Source passage
=====

Since you only care about the low half of your output vector, your vector constant can be only __m128i, saving space. vmovdqa xmm, [mem] zero-extends into the corresponding YMM vector. It's probably inconvenient to write this in C with intrinsics but _mm256_castsi128_si256 should work. Or even _mm256_broadcastsi128_si256 because a broadcast-load would be just as cheap. Still, some compilers might pessimize it to an actual 32-byte constant in memory by doing constant-propagation. If you know assembly, compiler output is frequently disappointing.
If you want to take an actual integer bitmap in your source, you could probably use C++ templates to convert that at compile time into the right vector constant. Agner Fog's Vector Class Library (now Apache-licensed, previously GPL) has some related things like that, turning integer constants into a single blend or sequence of blend instructions depending on the constant and what target ISA is supported, using C++ templates. But its shuffle template takes a list of indices, not a bitmap.
But I think you're trying to ask about why / how x86 shuffles are designed the way they are.
Is such function offered by the Intel?
Yes, in hardware with AVX512F (plus AVX512VL to use it on 256-bit vectors).
You're looking for vpcompressd, the vector-element equivalent of BMI2 pext. (But it takes the control operand as a mask register value, not an immediate constant.) The intrinsic is
__m256i _mm256_maskz_compress_epi32( __mmask8 c, __m256i a);
It's also available in a version that merges into the bottom of an existing vector instead of zeroing the top elements.
As an immediate shuffle, no.
All x86 shuffles use a control operand that has indices into the source, not a bitmap of which elements to keep. (Except vpcompressd/q and vpexpandd/q). Or they use an implicit control, like _mm256_unpacklo_epi32 for example which interleaves 32-bit elements from 2 inputs (in-lane in the low and high halves).
If you're going to provide a shuffle with a control operand at all, it's usually most useful if any element can end up at any position. So the output doesn't have to be in the same order as the input. Your compress shuffle doesn't have that property.
Also, having a source index for each output element is what shuffle hardware naturally wants. My understanding is that each output element is fed by its own MUX (multiplexer), where the MUX takes N input elements and one binary selector to select which one to output. (And is as wide as the element width of course.) See Where is VPERMB in AVX2? for more discussion of building muxers.
Having the control operand in some format other than a list of selectors would require preprocessing before it could be fed to shuffle hardware.
For an immediate, the format is either 2x1-bit or 4x2-bit fields, or a byte-shift count for _mm_bslli_si128 and _mm_alignr_epi8. Or index + zeroing bitmask for insertps. There are no SIMD instructions with an immediate wider than 8 bits. Presumably this keeps the hardware decoders simple.
(Or 1x1-bit for vextractf128 xmm, ymm, 0 or 1, which in hindsight would be better with no immediate at all. Using it with 0 is always worse than vmovdqa xmm, xmm. Although AVX512 does use the same opcode for vextractf32x4 with an EVEX prefix for the 1x2-bit immediate, so maybe this had some benefit for decoder complexity. Anyway, there are no immediate shuffles with selector fields wider than 2 bits because 8x 3-bit would be 24 bits.)

=====

Data section
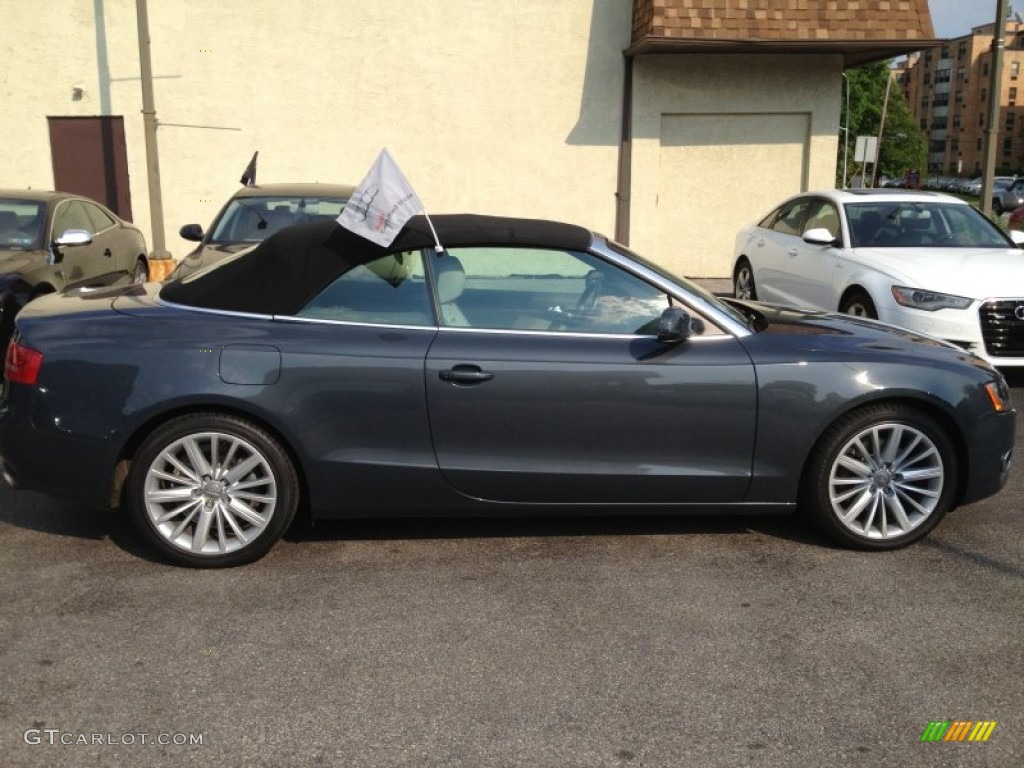 2010 A5 2.0T quattro Cabriolet - Meteor Gray Pearl Effect / Light Gray photo #6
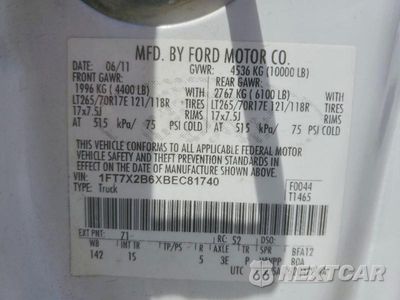 Zdjęcie 13 z 13 samochodu: 2011 FORD F250 SUPER DUTY VIN:1FT7X2B6XBEC81740 - miniatura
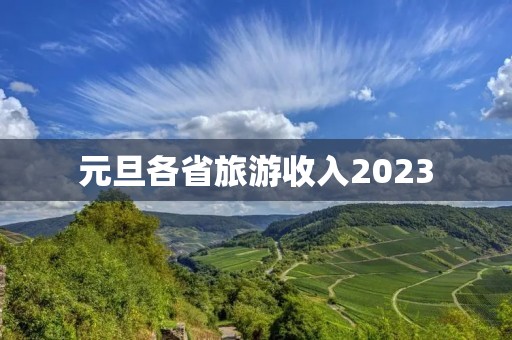 元旦各省旅游收入2023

=====

Work request
Continue the passage on x86 shuffle instructions from its last sentence.

Final answer
For wider 4x2 in-lane shuffles like _mm256_shuffle_ps (vshufps ymm, ymm, ymm, imm8), the same 4x2-bit selector pattern is reused for both lanes. For wider 2x1 in-lane shuffles like _mm256_shuffle_pd (vshufpd ymm, ymm, ymm, imm8), we get 4x 1-bit immediate fields that still select in-lane.
There are lane-crossing shuffles with 4x 2-bit selectors, vpermq and vpermpd. Those work exactly like pshufd xmm (_mm_shuffle_epi32) but with 4x qword elements across a 256-bit register instead of 4x dword elements across a 128-bit register.
As far as narrowing / only caring about part of the output:
A normal immediate would need 4x 3-bit selectors to each index one of the 8x 32-bit source elements. But much more likely 8x 3-bit selectors = 24 bits, because why design a shuffle instruction that can only ever write half a half-width output? (Other than vextractf128 xmm, ymm, 1).
General the paradigm for more-granular shuffles is to take a control vector, rather than some funky immediate encoding.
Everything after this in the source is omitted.